This article explains what Sender Policy Framework (SPF) is, how it works, and how SPF records are structured. It includes detailed explanations of SPF mechanisms, modifiers, evaluation logic, and example policies.
Quick Tips
The Sender Policy Framework (SPF) is an open standard specifying a technical method to prevent sender address forgery. The current version, SPFv1 or SPF Classic, protects the envelope sender address used during mail delivery.
SPF specifically limits DNS lookups during evaluation. SPF implementations MUST limit the number of mechanisms and modifiers that do DNS lookups to at most 10 per SPF check, including lookups caused by the include mechanism or the redirect modifier.
If this number is exceeded during a check, a PermError MUST be returned.
The following mechanisms count against this limit:
- include
- a
- mx
- ptr
- exists
- redirect
The following mechanisms do not require DNS lookups and do not count against this limit:
- all
- ip4
- ip6
Sender Addresses in E-Mails
Email messages contain two sender addresses. One appears on the envelope and one appears in the letterhead. The envelope sender address, sometimes called the return path, is used during transport between mail servers. It is usually not displayed to the user.
The header sender address appears in the From or Sender header and is displayed to users. Mail servers typically evaluate the envelope sender address during SPF validation.
SPFv1 allows the owner of a domain to specify which mail servers are authorized to send mail from that domain. The domain owner publishes this policy in an SPF record in DNS. When a receiving mail server processes a message claiming to originate from that domain, it can verify whether the sending server complies with the published policy.
An Example Policy
Example SPF record:
example.net. TXT "v=spf1 mx a:pluto.example.net include:aspmx.googlemail.com -all"
The parts of the SPF record mean:
- v=spf1 indicates SPF version 1
- mx authorizes the domain’s MX servers to send mail
- a:pluto.example.net authorizes that specific host
- include:aspmx.googlemail.com allows servers authorized by Gmail
- -all specifies that all other servers are not authorized
This example demonstrates only part of SPF’s capabilities and should not be used directly without careful testing. Legitimate messages may be blocked if misconfigured.
Receiver-Side Checking
SPF policies are enforced by receiving mail servers. Most modern mail servers support SPF checking either natively or through extensions.
SPF Record Syntax
Mechanisms
Mechanisms can be prefixed with one of four qualifiers:
- "+" Pass
- "-" Fail
- "~" SoftFail
- "?" Neutral
If a mechanism results in a match, its qualifier value is used. The default qualifier is "+", which means Pass.
"v=spf1 -all" "v=spf1 a -all" "v=spf1 a mx -all" "v=spf1 +a +mx -all"
Mechanisms are evaluated in order. If no mechanism or modifier matches, the default result is Neutral.

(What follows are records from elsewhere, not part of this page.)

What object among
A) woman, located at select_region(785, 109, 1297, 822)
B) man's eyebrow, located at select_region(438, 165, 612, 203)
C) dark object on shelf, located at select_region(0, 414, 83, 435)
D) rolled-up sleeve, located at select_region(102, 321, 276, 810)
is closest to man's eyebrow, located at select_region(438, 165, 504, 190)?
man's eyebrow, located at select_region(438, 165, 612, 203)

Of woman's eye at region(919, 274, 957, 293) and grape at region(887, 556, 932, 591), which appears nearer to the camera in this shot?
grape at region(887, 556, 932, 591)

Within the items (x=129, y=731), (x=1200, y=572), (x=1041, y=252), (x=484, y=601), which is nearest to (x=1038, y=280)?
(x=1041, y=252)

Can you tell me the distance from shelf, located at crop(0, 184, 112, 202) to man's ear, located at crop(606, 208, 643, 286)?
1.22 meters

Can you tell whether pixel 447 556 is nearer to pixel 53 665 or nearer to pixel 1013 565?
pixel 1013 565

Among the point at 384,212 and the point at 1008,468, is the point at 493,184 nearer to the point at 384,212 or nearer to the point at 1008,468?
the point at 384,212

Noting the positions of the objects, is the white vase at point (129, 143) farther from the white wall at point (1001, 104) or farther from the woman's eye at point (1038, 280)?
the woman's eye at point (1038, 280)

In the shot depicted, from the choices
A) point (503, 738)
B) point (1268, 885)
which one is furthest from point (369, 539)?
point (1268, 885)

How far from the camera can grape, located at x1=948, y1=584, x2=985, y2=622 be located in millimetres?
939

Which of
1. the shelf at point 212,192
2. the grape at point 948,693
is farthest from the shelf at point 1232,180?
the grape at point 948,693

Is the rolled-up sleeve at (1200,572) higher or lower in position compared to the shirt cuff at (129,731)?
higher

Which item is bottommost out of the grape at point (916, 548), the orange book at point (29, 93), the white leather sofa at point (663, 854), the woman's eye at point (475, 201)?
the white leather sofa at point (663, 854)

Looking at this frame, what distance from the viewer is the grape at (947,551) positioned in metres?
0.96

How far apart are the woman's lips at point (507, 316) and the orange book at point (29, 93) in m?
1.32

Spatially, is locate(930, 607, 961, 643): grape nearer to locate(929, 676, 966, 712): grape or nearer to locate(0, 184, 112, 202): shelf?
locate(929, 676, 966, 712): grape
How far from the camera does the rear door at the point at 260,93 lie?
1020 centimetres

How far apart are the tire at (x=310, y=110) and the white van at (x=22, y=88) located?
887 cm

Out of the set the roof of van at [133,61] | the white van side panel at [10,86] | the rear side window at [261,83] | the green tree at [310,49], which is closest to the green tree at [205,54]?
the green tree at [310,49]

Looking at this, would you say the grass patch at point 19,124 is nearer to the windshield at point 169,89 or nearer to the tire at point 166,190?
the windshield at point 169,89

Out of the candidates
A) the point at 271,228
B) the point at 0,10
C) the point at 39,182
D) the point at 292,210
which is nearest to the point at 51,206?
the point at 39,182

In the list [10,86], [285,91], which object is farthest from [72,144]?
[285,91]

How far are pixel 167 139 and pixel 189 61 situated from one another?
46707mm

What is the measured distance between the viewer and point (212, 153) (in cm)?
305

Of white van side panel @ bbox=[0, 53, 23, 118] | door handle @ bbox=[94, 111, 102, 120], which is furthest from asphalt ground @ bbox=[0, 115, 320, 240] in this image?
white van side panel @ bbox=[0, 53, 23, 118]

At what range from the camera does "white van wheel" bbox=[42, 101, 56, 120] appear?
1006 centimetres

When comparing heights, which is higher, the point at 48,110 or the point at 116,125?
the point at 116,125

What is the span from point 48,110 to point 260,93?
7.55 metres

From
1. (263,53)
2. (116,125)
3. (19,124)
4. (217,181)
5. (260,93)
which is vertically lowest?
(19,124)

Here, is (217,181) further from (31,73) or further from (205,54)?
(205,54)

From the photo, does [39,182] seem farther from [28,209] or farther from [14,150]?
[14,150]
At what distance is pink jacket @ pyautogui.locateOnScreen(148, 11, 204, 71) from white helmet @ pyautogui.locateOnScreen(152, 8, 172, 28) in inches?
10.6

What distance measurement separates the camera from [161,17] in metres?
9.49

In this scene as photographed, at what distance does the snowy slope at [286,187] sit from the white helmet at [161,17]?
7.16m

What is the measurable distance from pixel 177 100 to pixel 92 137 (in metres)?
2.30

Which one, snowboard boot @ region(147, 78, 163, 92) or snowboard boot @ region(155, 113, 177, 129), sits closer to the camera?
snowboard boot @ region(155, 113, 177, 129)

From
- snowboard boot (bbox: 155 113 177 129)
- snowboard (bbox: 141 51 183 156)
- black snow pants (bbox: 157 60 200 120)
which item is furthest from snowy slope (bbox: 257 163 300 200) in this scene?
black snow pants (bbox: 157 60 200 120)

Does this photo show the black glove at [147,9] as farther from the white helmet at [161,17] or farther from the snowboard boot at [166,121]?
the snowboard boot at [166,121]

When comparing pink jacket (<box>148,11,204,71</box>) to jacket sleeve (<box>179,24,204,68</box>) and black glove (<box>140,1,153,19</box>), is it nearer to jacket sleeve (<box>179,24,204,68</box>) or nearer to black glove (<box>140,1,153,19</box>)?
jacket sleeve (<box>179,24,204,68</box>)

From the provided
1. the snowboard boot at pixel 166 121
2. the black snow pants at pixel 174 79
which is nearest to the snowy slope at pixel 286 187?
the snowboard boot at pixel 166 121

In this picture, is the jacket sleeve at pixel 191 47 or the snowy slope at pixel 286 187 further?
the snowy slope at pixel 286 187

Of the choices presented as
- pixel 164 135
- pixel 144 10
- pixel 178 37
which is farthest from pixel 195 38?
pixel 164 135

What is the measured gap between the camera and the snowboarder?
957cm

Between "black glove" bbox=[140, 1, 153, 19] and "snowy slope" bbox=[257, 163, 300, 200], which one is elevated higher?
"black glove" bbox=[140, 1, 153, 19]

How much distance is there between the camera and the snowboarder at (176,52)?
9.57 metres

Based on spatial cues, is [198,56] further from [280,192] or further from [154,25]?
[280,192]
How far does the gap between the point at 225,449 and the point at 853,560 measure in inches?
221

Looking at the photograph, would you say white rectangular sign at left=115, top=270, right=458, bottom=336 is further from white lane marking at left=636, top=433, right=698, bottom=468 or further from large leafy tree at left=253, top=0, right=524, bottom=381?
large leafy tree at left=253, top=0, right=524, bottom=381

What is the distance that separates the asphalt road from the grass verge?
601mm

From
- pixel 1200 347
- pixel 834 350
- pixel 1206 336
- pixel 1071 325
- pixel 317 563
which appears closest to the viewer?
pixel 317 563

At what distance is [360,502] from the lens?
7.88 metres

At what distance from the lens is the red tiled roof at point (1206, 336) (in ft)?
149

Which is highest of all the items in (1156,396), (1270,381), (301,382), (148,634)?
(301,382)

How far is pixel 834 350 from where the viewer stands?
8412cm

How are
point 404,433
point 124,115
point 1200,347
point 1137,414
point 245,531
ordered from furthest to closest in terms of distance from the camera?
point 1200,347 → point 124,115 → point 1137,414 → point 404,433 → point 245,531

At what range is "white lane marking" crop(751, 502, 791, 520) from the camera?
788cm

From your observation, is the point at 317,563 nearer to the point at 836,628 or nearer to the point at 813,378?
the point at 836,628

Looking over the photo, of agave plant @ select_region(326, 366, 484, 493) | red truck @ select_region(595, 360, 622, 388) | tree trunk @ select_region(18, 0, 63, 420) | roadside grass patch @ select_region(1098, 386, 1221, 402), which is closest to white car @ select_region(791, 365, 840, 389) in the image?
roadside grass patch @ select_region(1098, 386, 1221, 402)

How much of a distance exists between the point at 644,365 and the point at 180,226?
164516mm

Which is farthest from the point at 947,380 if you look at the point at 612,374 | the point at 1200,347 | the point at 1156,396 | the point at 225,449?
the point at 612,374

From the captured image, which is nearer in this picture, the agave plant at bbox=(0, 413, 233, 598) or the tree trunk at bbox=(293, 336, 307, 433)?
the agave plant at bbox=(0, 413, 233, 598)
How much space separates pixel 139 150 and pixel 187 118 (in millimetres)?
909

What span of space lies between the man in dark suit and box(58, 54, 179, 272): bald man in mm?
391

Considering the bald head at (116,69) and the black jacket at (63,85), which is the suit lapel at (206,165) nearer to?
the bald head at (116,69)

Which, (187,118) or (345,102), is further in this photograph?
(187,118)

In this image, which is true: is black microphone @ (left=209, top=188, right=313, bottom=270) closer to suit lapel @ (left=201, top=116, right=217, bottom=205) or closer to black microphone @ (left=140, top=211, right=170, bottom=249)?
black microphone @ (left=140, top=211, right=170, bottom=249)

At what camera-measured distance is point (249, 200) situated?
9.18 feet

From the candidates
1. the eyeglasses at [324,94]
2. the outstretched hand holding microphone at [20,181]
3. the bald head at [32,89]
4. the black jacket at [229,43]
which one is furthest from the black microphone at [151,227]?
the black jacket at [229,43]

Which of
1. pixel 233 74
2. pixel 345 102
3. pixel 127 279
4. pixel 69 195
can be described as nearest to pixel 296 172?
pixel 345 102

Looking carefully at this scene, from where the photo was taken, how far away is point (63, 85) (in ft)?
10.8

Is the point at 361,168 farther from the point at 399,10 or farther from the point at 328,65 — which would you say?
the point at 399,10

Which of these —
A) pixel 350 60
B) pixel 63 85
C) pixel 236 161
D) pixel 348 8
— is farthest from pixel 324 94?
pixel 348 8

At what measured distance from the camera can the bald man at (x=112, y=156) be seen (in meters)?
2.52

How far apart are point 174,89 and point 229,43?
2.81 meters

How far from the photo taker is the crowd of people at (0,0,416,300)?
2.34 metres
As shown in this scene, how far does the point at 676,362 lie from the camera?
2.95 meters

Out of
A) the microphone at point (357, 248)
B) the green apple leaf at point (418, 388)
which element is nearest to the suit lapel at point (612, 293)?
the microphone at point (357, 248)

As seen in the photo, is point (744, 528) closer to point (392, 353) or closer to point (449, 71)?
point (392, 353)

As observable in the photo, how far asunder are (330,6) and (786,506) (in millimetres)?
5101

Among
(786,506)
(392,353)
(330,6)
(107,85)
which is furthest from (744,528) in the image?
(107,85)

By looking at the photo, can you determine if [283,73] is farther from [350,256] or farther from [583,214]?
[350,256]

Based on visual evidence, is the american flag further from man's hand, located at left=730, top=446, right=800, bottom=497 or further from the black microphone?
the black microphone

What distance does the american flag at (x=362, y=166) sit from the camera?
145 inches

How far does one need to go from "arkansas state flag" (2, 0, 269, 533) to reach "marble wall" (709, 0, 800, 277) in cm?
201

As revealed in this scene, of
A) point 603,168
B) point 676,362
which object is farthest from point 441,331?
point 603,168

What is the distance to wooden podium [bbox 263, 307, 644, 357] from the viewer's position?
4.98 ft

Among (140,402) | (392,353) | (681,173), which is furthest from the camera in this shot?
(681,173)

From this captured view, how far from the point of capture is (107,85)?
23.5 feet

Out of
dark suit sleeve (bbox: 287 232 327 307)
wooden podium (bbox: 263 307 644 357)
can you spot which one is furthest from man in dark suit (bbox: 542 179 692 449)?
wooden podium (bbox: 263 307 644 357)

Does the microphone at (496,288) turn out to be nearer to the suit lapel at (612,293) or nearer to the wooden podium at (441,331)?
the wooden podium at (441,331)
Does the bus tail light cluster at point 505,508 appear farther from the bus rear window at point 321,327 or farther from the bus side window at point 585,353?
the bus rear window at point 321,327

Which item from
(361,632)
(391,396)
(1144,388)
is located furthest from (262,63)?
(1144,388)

If a domain has no SPF record, the result is None. If there is a temporary DNS processing issue, the result is TempError. If there is a syntax or evaluation error, the result is PermError.
Evaluation Results
- Pass The SPF record designates the host to be allowed to send. Accept.
- Fail The SPF record designates the host as not allowed to send. Reject.
- SoftFail The SPF record designates the host as not allowed but is in transition. Accept but mark.
- Neutral Nothing can be said about validity. Accept.
- None No SPF record exists. Accept.
- PermError Permanent error such as badly formatted SPF record.
- TempError Transient DNS error.
The "all" Mechanism
"v=spf1 mx -all" "v=spf1 -all" "v=spf1 +all"
The "ip4" Mechanism
"v=spf1 ip4:192.168.0.1/16 -all"
The "ip6" Mechanism
"v=spf1 ip6:1080::8:800:200C:417A/96 -all"
The "a" Mechanism
"v=spf1 a -all" "v=spf1 a:example.com -all" "v=spf1 a:mailers.example.com -all" "v=spf1 a/24 a:offsite.example.com/24 -all"
The "mx" Mechanism
"v=spf1 mx mx:deferrals.domain.com -all" "v=spf1 mx/24 mx:offsite.domain.com/24 -all"
The "ptr" Mechanism
"v=spf1 ptr -all" "v=spf1 ptr:otherdomain.com -all"
The "exists" Mechanism
"v=spf1 exists:example.com -all"
The "include" Mechanism
"v=spf1 include:example.com -all" "v=spf1 ?include:example.com -all"
Modifiers
The "redirect" Modifier
"v=spf1 redirect=example.com"
The "exp" Modifier
The exp modifier allows a domain to provide a custom explanation message if a message is rejected.
SPF Lookup Tools
Find out how many lookups your SPF record entails
This tool breaks down SPF lookups and shows how many DNS lookups are used
Verification
dig example.com TXT
Confirm that the SPF record returns exactly as configured.